Texto citado:
________

Aunque anticuada, caduca o mítica, la figura del libertino, en la que tiendo a reconocerme, eclipsa a la del libertario. Asunto de estilo y de filosofía. Vivir es embarcarse en medio de las borrascas del azar y el devenir, sin oportunidad alguna de salvación.
Debord tenía sus autores y yo los míos, anota. Contra el Lautréamont que aquél enarbolaba como figura de la subversión poético-juvenil, se agarra de La Rochefoucauld. En su árbol genealógico se arraigan Michel de Montaigne, Maquiavelo, Barbey D’Aurevilly, Chamfort y Gracián. Si Debord se proponía desagradar, éste prefiere “irritar”.

Alérgico a cualquier forma de armonía colectiva, temblaba de horror ante la idea de una sociedad construida como un inmenso falansterio en el que los individuos someterían sus deseos a una permisividad tiránica, el amor a un culto obligatorio, y la voluptuosidad a una economía dirigida. Si semejante pesadilla se realizara, integrismo por integrismo, pediría asilo en la primera república islámica que se me ofreciera…

El platonismo de un concepto como “sociedad del espectáculo” está a la vista de todos y ni falta que hace entrarle a las quichicientas tesis del soporífero opúsculo debordiano; el autor no obstante lo analiza con su garbosa indiferencia más o menos despectiva. Dice, con toda la verdad a medias que le facilita su punto de vista, que el espectáculo hoy por hoy condecora especialmente a aquellos que le declaran la guerra e impone por doquier el dogma de la insolencia. Ofrece además un cierto elogio horaciano de la mercancía en su fase actual con el tino de no presentarse como una vindicación del mundo tal como es hoy ni como una resignación agria: dice que revela lo trágico sin cosméticos y a la vida por lo que es, “un género perecedero”. Barbones abstenerse.

No ignoro que la esencia de cualquier forma de poder –incluyendo aquella que niega la idea misma de poder- es absolutista, de ahí que me importe poco cómo organizan los hombres su comedia social. ¿Cargar contra los molinos de viento del “espectáculo”? Un sentido barroco de la existencia me disuade de ello. Por lo demás: ¿qué hacer? La vida es narcisista; siente el deseo de gustarse a sí misma reflejándose en una profusión de espejos, hasta perderse de vista.

El buen Debord, que ya no es fruto de estación, seguirá siendo de culto para el sesentismo infinito, el dadaísmo corte ascético, o el cristianismo contra-todo y ateo. Schiffter lo combate al calor de una perspectiva incluso demasiado acorde con estos tiempos, sobremanera en los medios culturales de prestigio. Que tiene razón la tiene (pero: ¿queremos tener razón?). Lo hace a ley de un estilo elegante e impalpable, si por estilo se entiende una forma sutil y atractiva de pensar, esto es: de forzar a pensar, o de sentir que se piensa. De escribir, bah. Su perspectiva –o si el señor lo prefiere así, su pose- le hace un ágil dribling al quinismo ambiental y sale airosa del cinismo –aunque es fácil no ser cínico cuando se escribe un libro: lo difícil es antes y después-. Se le escapa un poco la queja al final, y declara que su postura le resulta de lo más impía tanto a la opinión pública como a los doctrinarios. Evidentemente todos tenemos razones para creernos perseguidos, desprestigiados y fustigados, y lo estamos de hecho.

________

Información proporcionada:

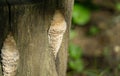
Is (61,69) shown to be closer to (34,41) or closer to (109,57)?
(34,41)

________

Descripción de la tarea:
Según el texto citado, ¿a qué autor enarbolaba Debord como figura de la subversión poético-juvenil?

Respuesta:
A Lautréamont.